WHAT THE TASK REQUIRES -
Reproduce the entries word for word, starting at the line that contains "What is the approximate" and continuing through the end of the entries, with both ends included. Leave the pictures out of your answer.

Scene question entries

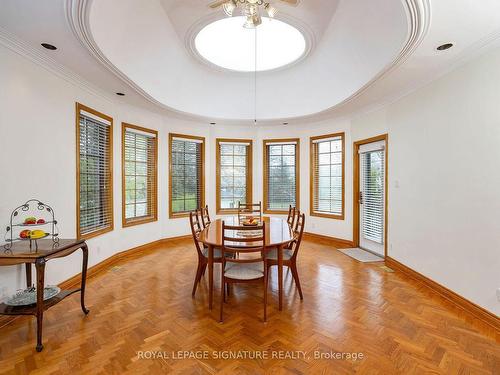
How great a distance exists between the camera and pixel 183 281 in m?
3.40

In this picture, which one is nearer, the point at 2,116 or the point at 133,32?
the point at 2,116

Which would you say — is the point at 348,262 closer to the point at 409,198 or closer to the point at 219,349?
the point at 409,198

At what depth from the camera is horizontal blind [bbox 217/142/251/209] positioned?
6125 mm

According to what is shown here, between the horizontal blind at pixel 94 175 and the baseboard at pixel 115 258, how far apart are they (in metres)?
0.54

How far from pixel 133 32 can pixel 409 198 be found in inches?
170

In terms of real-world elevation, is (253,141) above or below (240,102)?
below

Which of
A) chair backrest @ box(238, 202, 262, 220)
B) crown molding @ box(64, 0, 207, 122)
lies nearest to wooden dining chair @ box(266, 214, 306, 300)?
chair backrest @ box(238, 202, 262, 220)

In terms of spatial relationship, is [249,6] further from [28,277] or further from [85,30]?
[28,277]

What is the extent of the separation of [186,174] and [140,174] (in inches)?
42.9

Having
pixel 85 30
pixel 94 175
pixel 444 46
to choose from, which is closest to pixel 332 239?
pixel 444 46

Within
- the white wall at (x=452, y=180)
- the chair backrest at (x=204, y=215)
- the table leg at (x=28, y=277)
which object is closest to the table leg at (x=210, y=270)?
the chair backrest at (x=204, y=215)

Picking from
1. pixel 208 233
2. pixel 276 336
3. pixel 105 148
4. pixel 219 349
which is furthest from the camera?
pixel 105 148

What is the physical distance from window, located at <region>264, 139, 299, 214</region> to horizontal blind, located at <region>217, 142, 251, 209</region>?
20.6 inches

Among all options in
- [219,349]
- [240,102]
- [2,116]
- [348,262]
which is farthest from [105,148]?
[348,262]
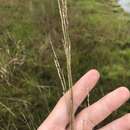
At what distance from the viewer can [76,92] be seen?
2.19 meters

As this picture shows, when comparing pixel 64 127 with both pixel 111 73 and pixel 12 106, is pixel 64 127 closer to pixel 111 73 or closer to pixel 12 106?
pixel 12 106

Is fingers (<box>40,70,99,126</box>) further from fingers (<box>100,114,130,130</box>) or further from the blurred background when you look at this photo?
the blurred background

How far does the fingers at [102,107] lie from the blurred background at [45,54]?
0.41 m

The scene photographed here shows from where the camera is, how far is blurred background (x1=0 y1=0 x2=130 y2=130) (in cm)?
286

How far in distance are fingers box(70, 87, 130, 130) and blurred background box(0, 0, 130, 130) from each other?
414 mm

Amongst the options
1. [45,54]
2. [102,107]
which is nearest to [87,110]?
[102,107]

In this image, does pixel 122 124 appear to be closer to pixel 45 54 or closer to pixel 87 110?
pixel 87 110

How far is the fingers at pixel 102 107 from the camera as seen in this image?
7.35ft

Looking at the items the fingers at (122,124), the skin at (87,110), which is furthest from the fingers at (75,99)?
the fingers at (122,124)

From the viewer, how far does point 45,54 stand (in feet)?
10.5

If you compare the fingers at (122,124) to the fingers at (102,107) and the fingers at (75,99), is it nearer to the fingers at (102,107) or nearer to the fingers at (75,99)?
the fingers at (102,107)

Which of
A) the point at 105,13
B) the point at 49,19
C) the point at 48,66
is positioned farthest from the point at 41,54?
the point at 105,13

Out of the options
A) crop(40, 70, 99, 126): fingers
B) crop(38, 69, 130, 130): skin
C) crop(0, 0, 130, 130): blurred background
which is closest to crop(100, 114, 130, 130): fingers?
crop(38, 69, 130, 130): skin

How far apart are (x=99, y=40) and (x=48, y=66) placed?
0.44 metres
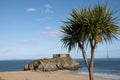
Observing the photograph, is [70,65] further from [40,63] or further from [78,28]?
[78,28]

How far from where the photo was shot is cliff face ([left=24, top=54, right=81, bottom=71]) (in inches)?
3378

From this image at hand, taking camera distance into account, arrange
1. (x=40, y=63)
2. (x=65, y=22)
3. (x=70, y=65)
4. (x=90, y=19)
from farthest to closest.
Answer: (x=70, y=65)
(x=40, y=63)
(x=65, y=22)
(x=90, y=19)

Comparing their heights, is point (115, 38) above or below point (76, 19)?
below

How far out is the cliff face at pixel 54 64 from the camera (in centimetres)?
8581

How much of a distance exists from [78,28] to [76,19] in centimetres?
60

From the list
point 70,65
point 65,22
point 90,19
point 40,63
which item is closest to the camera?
point 90,19

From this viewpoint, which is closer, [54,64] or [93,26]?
[93,26]

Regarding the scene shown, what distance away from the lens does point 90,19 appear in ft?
50.9

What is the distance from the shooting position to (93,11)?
15.8 metres

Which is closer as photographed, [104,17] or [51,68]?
[104,17]

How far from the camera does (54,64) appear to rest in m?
89.9

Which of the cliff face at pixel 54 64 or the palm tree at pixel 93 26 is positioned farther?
the cliff face at pixel 54 64

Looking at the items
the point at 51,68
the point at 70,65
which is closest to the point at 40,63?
the point at 51,68

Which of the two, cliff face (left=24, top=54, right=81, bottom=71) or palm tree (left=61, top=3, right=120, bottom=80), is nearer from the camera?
palm tree (left=61, top=3, right=120, bottom=80)
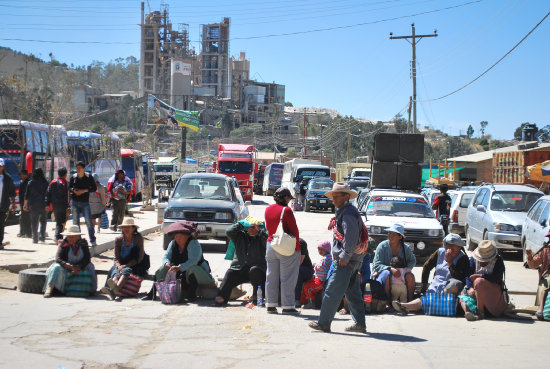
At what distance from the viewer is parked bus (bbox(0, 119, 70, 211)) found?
81.7ft

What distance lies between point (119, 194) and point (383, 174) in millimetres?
9842

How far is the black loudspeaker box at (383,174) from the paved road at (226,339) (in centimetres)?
1537

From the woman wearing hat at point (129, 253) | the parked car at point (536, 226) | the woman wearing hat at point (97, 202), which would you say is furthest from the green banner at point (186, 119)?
the woman wearing hat at point (129, 253)

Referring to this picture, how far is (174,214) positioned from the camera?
1688 centimetres

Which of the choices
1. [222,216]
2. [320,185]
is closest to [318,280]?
[222,216]

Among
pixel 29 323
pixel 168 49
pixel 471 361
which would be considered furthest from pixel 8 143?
pixel 168 49

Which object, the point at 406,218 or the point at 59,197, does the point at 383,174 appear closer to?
the point at 406,218

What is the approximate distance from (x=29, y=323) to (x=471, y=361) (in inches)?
201

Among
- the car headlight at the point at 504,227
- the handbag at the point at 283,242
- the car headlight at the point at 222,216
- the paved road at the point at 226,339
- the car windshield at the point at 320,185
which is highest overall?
the car windshield at the point at 320,185

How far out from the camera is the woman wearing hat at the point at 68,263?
10289 millimetres

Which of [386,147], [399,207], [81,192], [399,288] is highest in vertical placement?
[386,147]

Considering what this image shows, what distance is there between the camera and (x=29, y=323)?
8.34 meters

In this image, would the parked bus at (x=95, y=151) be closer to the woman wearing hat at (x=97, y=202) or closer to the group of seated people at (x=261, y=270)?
the woman wearing hat at (x=97, y=202)

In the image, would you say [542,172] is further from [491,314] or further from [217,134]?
[217,134]
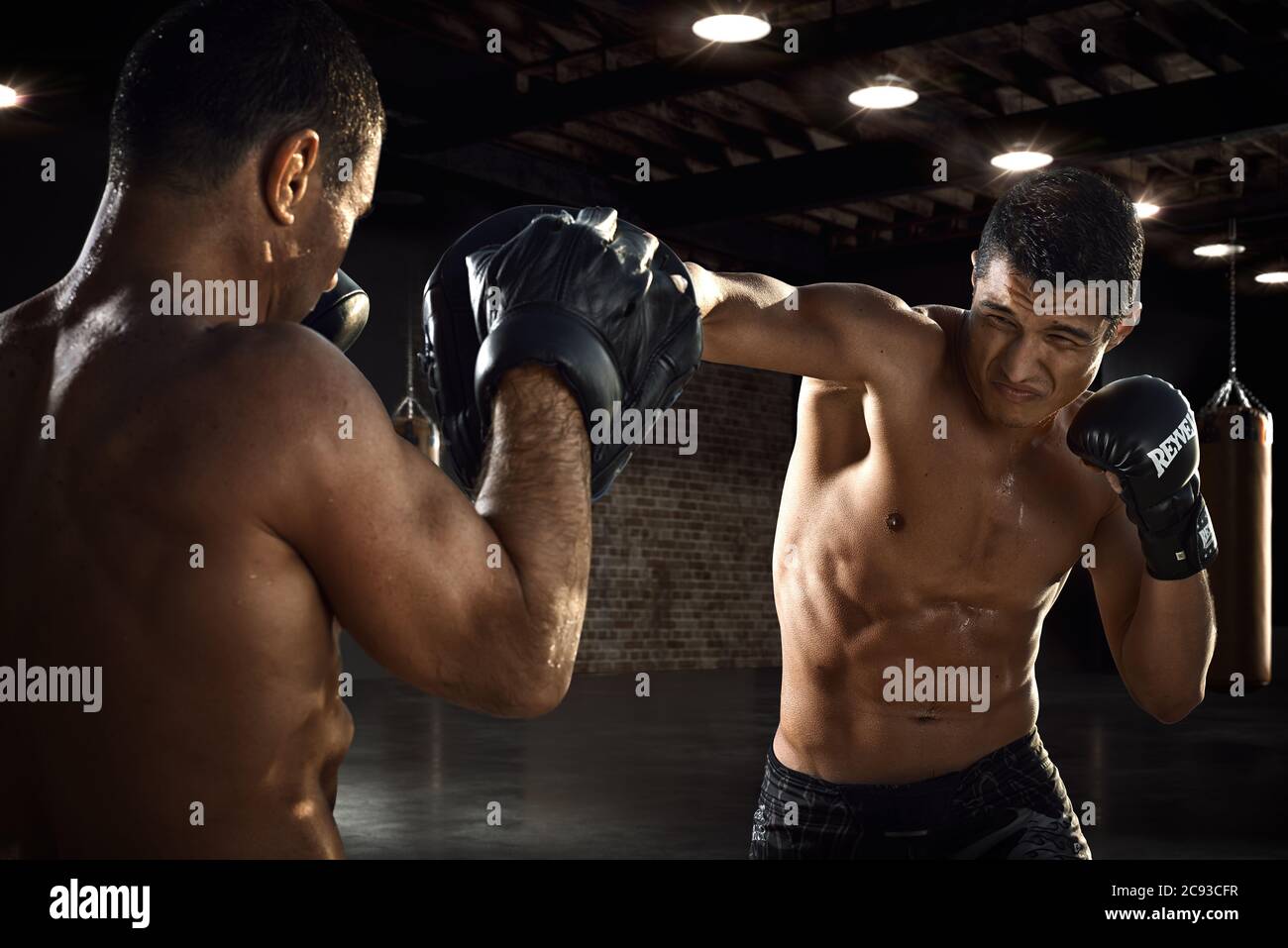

ANSWER IN FULL -
What is the approximate distance from (x=29, y=323) to (x=471, y=361) (in inches)?
201

Among
- the car headlight at the point at 504,227
- the handbag at the point at 283,242
- the car headlight at the point at 222,216
- the paved road at the point at 226,339
- the car windshield at the point at 320,185
which is highest overall?
the car windshield at the point at 320,185

How far out from the camera is the woman wearing hat at the point at 68,263?
10289 millimetres

Which of [386,147], [399,207], [81,192], [399,288] is highest in vertical placement?
[386,147]

Considering what this image shows, what distance is there between the camera and (x=29, y=323)?
8.34 meters

In this image, would the parked bus at (x=95, y=151) be closer to the woman wearing hat at (x=97, y=202) or closer to the group of seated people at (x=261, y=270)?
the woman wearing hat at (x=97, y=202)

In the image, would you say [542,172] is further from [491,314] or further from [217,134]?
[217,134]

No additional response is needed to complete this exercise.